Introduction

The GitHub connector for Glean allows Glean to fetch and index content from GitHub, ensuring that users can search and access documents for which they have authorized permissions.

Authentication: Glean requires the GitHub admin to authenticate to Glean during the setup of the Glean crawler app in the GitHub marketplace.
Data Storage: All data is stored in the cloud project within the customer's cloud account, ensuring no data leaves the customer's environment

API Usage

Standard API: Glean uses GitHub’s standard REST API to ingest all data

Integration Features

Content Captured: Glean captures GitHub repos, commits, issues, pulls, and pushes.
Permissions Enforcement: Glean respects all user access permissions, ensuring users only see search results for documents users can access. When a user clicks on a search result, they are taken to the GitHub web application, which enforces the permission.
Glean Code Tool - users gain the ability to search through their deployment's GitHub or GitLab code repository directly from Glean Chat. This functionality is not just about finding code; it's about understanding it, creating snippets, and more. For more info see

There are no specific version limitations of the GitHub connector except the document is limited to GitHub Cloud, not on-premise connected GitHub Server and Enterprise Server

Objects Supported

The GitHub connector supports the following objects:

Contents
Issues
Metadata
Pull requests
Commit statuses
GitHub pages

Authentication Mechanism

The GitHub organizational administrator will install a GitHub Marketplace app with Admin read-access scope. Navigate to https://github.com/apps/glean-github-app or within the Glean UI, Admin console → Data sources → Github and click Install the Glean GitHub App.

The GitHub Connector app will be used for indexing the content and delivers webhooks to the customer’s Glean instance.

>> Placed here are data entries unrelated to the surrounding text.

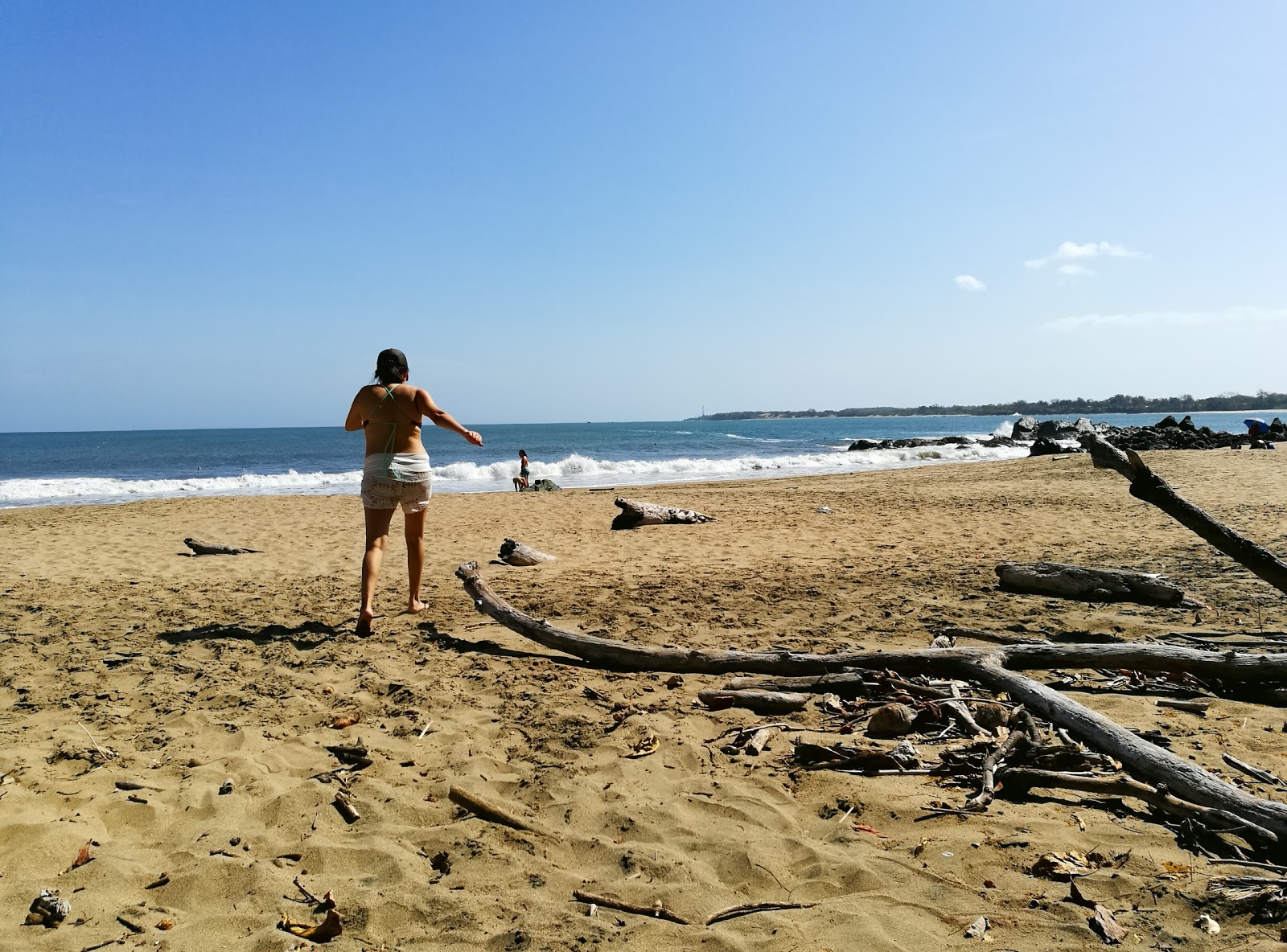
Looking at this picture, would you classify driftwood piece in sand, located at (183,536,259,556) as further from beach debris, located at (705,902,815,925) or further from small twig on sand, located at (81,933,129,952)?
beach debris, located at (705,902,815,925)

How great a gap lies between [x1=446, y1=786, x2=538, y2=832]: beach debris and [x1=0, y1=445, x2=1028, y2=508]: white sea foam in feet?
63.5

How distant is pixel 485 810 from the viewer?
9.12 feet

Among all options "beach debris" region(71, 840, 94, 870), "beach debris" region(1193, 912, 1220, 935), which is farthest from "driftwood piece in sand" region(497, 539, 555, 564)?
"beach debris" region(1193, 912, 1220, 935)

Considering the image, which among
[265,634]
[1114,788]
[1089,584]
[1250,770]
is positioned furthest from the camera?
[1089,584]

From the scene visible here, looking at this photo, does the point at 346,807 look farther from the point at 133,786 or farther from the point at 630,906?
the point at 630,906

Users cannot access private repositories until the OAuth flow is completed. The first use of Glean and GitHub search in Glean, the users will be prompted to authenticate to GitHub OAuth to view private repositories and to help sync user aliases. Once the OAuth flow is completed, Glean will detect the change in the entity crawl, and will sync the private repository and aliases.

OAuth Flow for Individual Users and Private Repository Access

Individual users must authorize Glean in the UI by clicking your profile picture (bottom left corner) → Your settings → Data sources → GitHub.

Connector credentials requirements

The GitHub connector for Glean requires specific permissions to function correctly.

Organizational Admin for the data source and GitHub app install
Admin read-only for ongoing running and operating of the GitHub app
Individual user authorization for private repositories

Connection instructions

Disclaimer: The instructions below are updated periodically by Glean on our customer-facing documentation. For the latest instructions, refer to the Glean Admin UI.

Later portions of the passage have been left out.